We need to become aware of our defence mechanisms…
What are Defence Mechanisms?
There are a number of definitions including –
- “a mental process initiated unconsciously to avoid experiencing conflict or anxiety” ~ Google
- “A defence mechanism is an unconscious psychological mechanism that reduces anxiety arising from unacceptable or potentially harmful stimuli. Sigmund Freud was one of the first proponents of this construct.” ~ Wikipedia
- “…a group of mental processes that enables the mind to reach compromise solutions to conflicts that it is unable to resolve” ~ Encyclopeadia Brittanica
- “Psychology: an unconscious process, as denial, that protects an individual from unacceptable or painful ideas or impulses” ~ Dictionary.com
- “an automatic way of behaving or thinking by which you protect yourself from something, especially from feeling unpleasant emotions” ~ Cambridge Dictionary
Now we know what a defence mechanism is, let’s look at the different types of defence mechanisms.
Types of Defence Mechanisms
Defence mechanisms or reactions can allow us to avoid a situation in the short-term. Initially they can alleviate pain, however since defence mechanisms don’t resolve problems, they can hurt in the long-term.
Becoming aware of defence mechanisms is the first step to transforming them. Some types of defence mechanisms indicated in Changing for Good include –
- Denial – pretending something doesn’t exist, not admitting you have a problem.
- Rationalisation – having “good excuses“, justifications or explanations for behaviours.
- Intellectualisation – uses abstract analysis of behaviours to avoids emotional reactions to and painful awareness of his or her problem.
- Turning Outward: Projection and Displacement (i.e. “the best defence is a good defence.”) – when we feel we are unable or afraid to display our true feelings, we might redirect them against someone or something else.
- Turning Inward: Internalisation – turning our feelings inward, believing that we created the problem. By failing to express negative feelings appropriately, the result can be self-blame, self-accusation, low self-esteem and sometimes depression.
Over to You…
Do you recognise any of these defence mechanisms? If so, which one?
Feel free to share any comments or questions below. If you are ready to reclaim your courage and take the next step towards discovering your courage and leading a life you love, why not join our Toolkit?
Reference –
Prochaska, J., Norcross, J., & DiClemente, C. (2010). Changing for Good: A Revolutionary Six-Stage Program for Overcoming Bad Habits and Moving Your Life Positively Forward. New York, USA: Harper Collins Publishers.
4 Comments
Anis
June 25, 2017Jane,
I love your writing. I just found this amazing video about Defence Mechanism and I needed to share with you. Hope you ll like it :))

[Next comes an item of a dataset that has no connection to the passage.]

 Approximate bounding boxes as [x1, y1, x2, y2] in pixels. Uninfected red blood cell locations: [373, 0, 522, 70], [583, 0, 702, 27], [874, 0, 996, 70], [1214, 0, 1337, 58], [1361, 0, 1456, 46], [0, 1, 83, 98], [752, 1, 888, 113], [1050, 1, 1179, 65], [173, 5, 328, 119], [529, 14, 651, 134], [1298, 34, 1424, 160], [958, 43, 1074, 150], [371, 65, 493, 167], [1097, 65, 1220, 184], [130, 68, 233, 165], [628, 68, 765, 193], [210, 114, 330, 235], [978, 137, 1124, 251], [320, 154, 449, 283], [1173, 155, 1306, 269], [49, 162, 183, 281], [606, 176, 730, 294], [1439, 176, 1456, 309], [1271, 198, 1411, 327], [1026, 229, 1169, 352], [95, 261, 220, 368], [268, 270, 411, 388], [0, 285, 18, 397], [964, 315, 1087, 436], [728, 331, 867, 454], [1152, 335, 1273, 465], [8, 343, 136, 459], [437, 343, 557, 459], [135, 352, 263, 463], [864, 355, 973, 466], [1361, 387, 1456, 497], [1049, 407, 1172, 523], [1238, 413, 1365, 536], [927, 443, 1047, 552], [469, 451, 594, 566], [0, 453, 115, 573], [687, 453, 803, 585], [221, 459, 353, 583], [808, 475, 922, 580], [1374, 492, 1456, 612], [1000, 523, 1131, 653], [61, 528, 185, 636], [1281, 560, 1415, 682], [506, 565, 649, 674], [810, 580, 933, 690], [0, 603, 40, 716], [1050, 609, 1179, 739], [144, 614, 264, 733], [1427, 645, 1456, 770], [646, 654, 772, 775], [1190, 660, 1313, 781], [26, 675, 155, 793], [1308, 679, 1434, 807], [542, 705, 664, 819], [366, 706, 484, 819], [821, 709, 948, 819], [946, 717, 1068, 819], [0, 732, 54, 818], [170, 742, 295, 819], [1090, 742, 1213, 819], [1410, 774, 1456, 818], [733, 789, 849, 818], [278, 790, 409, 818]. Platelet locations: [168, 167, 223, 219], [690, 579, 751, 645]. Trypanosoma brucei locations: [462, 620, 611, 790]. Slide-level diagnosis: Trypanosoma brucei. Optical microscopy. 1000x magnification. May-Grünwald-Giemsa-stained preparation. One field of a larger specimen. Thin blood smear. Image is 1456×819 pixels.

https://www.youtube.com/watch?v=3T5eYHNlHmM
Jane
June 25, 2017Thanks Anis – did you create the video?
Warm wishes, Jane
Amanda
May 29, 2017Yes, I see I have rationalized or intellectualised issues , and also projected my hurt feelings for one situation onto another person. this has caused much pain and grief.
Jane
May 30, 2017You are not alone Amanda that is for sure. I hesitate to use the word all (i.e. we have all done it), however I know I can relate.